Exercise description
Please pick out each line in the records below that contains the word "image" and copy it. Case counts.

Raw records
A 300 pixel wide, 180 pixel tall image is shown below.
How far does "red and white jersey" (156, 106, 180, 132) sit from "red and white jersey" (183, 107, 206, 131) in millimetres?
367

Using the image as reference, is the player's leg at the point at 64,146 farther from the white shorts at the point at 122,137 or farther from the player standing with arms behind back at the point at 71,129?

--

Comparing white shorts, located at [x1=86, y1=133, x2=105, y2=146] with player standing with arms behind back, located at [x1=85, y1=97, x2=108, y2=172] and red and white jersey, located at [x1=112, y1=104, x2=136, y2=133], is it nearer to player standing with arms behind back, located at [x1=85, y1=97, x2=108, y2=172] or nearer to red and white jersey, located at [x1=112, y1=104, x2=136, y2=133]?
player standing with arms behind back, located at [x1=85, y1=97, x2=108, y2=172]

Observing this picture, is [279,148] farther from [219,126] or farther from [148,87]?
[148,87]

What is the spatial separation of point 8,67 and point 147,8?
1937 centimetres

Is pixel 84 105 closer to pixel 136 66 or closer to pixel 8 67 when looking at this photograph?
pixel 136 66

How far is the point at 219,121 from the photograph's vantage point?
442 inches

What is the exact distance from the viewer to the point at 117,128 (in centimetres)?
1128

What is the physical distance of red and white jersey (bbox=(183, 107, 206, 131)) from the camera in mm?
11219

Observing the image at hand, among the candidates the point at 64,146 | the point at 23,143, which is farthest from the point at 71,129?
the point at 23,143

--

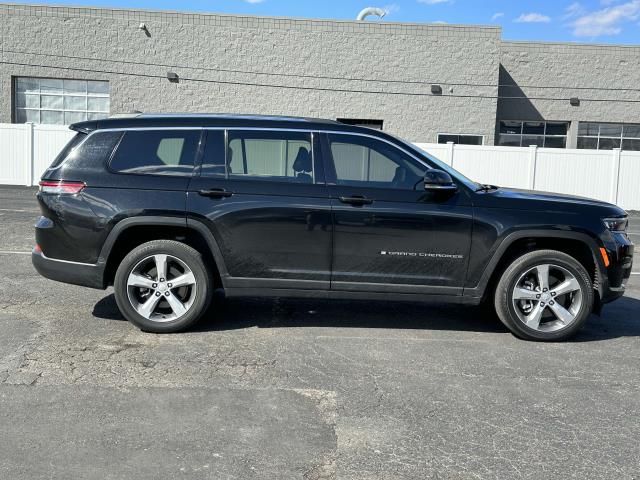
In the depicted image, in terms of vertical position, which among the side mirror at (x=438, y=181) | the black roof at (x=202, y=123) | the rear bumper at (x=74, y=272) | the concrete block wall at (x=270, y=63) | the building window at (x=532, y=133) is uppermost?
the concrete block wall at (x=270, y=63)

Correct result
A 300 pixel wide, 180 pixel tall image is shown below.
Using the image as reference, is the player's leg at the point at 64,146 farther from the white shorts at the point at 122,137 or farther from the player standing with arms behind back at the point at 71,129?
Observing the image at hand, among the candidates the point at 64,146 | the point at 23,143, which is farthest from the point at 71,129?
In the depicted image, in terms of vertical position, which among the side mirror at (x=438, y=181) | the black roof at (x=202, y=123) | the rear bumper at (x=74, y=272) | the concrete block wall at (x=270, y=63) | the building window at (x=532, y=133) is uppermost?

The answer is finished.